I'll leave the legal analysis of King v. Burwell, the Supreme Court case that will likely strip premium supports from Obamacare, to the lawyers.
The human story is compelling enough, and tragic. The Competitive Enterprise Institute, a think-tank funded by the Koch brothers, giant pharmaceutical firms, and other powerful corporations, selected four individual Americans they could use to place at the front of a suit that would bring down the Obama health care reforms they hated.
A reporter at Mother Jones tracked down the four individuals to find out their stories:
Brenda Levy
Levy, 64, lives outside of Richmond. She will qualify for Medicare in June, around the same time the Supreme Court is likely to issue a decision in this case. A substitute teacher with wild, frizzy gray hair and earthy clothes...Levy looks like an aging hippie. When I met her in January, she mentioned that she'd once belonged to the Sierra Club and that she used to read Mother Jones. She seemed an unusual candidate for a libertarian-tinged lawsuit designed to eviscerate Obamacare....
When I asked her if she realized that her lawsuit could potentially wipe out health coverage for millions, she looked befuddled. "I don't want things to be more difficult for people," she said. "I don't like the idea of throwing people off their health insurance."
Levy was under the impression that if the case prevailed, someone would surely fix the insurance situation, probably at the local level.... She didn't know that the Medicaid expansion was part of Obamacare, or that the same forces backing her lawsuit have opposed this expansion in her state. She was also unaware that there is no Plan B in the works to rescue the people who could lose their insurance if her case is successful....
David King
The lead plaintiff in the case, King is a burly Vietnam vet.... The mustachioed 64-year-old...[works] as a self-employed limo driver....
When the lawsuit was filed in September 2013, King's projected 2014 income was $39,000, entitling him to a premium subsidy for health insurance that would allow him to purchase a bronze plan for $275 a month.... Without the subsidy, the same plan would cost $648 a month. King wouldn't say whether he's currently covered, but he was adamant that he would never utilize Obamacare, no matter what....
I asked King what he got out of the case. He replied that the only benefit he would receive from the case was the satisfaction of smashing Obamacare, which he believes bilks hardworking taxpayers to support welfare recipients.

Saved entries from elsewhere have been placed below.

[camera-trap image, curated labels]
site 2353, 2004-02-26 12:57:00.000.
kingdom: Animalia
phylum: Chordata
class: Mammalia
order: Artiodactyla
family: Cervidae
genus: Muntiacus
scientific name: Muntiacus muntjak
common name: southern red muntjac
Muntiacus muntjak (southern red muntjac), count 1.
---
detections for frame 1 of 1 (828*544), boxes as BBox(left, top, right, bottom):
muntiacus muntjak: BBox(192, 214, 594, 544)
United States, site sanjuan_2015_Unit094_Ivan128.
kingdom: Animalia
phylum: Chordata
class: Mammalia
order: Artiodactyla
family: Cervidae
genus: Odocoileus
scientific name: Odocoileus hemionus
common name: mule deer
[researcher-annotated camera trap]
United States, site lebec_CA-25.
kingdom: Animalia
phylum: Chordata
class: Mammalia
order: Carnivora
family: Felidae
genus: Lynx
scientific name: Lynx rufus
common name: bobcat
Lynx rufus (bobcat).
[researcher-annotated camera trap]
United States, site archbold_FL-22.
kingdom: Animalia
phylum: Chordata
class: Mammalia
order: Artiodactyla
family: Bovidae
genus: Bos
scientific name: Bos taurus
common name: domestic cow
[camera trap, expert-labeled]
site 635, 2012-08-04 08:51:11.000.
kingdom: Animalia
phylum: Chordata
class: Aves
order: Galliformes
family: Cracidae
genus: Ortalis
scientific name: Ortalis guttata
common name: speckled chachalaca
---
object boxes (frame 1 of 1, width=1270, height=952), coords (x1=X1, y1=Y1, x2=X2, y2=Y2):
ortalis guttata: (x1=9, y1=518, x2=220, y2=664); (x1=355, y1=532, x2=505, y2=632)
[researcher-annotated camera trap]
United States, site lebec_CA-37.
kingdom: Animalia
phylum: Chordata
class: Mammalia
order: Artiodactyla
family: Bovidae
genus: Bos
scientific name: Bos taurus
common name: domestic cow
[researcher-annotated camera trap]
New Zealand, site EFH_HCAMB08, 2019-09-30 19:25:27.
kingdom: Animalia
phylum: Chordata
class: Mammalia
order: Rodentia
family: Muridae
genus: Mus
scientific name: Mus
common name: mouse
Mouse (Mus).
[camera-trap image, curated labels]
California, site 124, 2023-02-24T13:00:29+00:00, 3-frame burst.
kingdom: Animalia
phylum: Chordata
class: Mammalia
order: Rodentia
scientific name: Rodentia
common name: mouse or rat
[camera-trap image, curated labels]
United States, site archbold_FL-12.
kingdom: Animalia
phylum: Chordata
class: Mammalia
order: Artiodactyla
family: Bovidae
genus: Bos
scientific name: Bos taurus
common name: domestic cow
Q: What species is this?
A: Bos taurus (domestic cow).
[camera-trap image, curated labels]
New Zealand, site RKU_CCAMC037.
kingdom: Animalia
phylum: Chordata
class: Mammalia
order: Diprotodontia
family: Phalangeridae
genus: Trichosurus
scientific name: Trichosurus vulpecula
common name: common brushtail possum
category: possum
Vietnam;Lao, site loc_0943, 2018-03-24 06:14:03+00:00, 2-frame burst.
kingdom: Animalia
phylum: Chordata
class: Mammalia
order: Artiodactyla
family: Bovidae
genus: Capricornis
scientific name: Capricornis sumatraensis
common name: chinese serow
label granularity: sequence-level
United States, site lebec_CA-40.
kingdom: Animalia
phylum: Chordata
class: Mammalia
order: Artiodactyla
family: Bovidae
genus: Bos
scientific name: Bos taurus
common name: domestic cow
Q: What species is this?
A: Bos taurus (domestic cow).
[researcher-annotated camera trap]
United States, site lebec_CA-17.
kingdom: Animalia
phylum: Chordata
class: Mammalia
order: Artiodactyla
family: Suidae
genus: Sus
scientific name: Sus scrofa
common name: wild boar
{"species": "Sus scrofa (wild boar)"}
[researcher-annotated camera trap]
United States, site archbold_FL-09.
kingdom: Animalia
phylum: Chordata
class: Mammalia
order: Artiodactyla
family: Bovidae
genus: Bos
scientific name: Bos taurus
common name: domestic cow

He said he doesn't care if millions of Americans lose their health coverage, because "they're probably not paying for it anyway."...
King may soon have his insurance problems relieved by a different government health care plan. He'll be eligible for Medicare in October.
Rose Luck
[T]he home address she provided in legal filings turned out to be a $200-a-week extended-stay motel on a commercial strip in Petersburg, Virginia, a last refuge for people who've fallen on hard times. She had long since moved on by the time I tried to contact her there. In 2012, the bank foreclosed on the house Luck and her husband had purchased only a year earlier. Luck hung up on me when I finally reached her by phone....
But public records provide a snapshot of her life and hardships. Since the late 1990s, legal judgments have been entered against her and her husband in Virginia courts for nearly $5,000 in unpaid medical bills (they have since been paid off). Such judgments are the hallmark of people who lack insurance or who are underinsured....
Along with her anti-Obama sentiments, Luck's Facebook page makes clear that she has experienced some serious health problems—she's reported several trips to the hospital—and suggests she badly needs health coverage.
Doug Hurst
Hurst, 63, and his wife, Pam Trainor Hurst, owned a Virginia Beach remodeling company that went bankrupt at the peak of the financial crisis. According to their 2010 bankruptcy filings, which included their 2009 tax return, health care costs were a considerable expense for the Hursts. Their 2009 tax return lists more than $8,500 in out-of-pocket medical expenses.
Of the four plaintiffs, Doug Hurst is eligible for the most savings under Obamacare. According to legal filings, his projected income for 2014 was $39,000. Under Obamacare, he could have purchased a bronze health plan for $62.49 a month, a fraction of the $655 a month the bankruptcy filings show he paid in late 2010.
All of these people seem to fit into the Tea Party brand of political views. They either don't know enough about the case to understand how they're being used against people very much like themselves, or they don't care, because they hate Obama more than they care about others, and apparently even more than they care about themselves.
It's tragic, really, like a corrosive mental sickness.
I wonder if they'll ever realize how they've been used so cynically by people who don't care a fig about anything but money.
I wonder if they think about how history will record their actions against the well-being of their fellow Americans in the long, long, struggle to gain the rights that people in other advanced Western countries take as their due.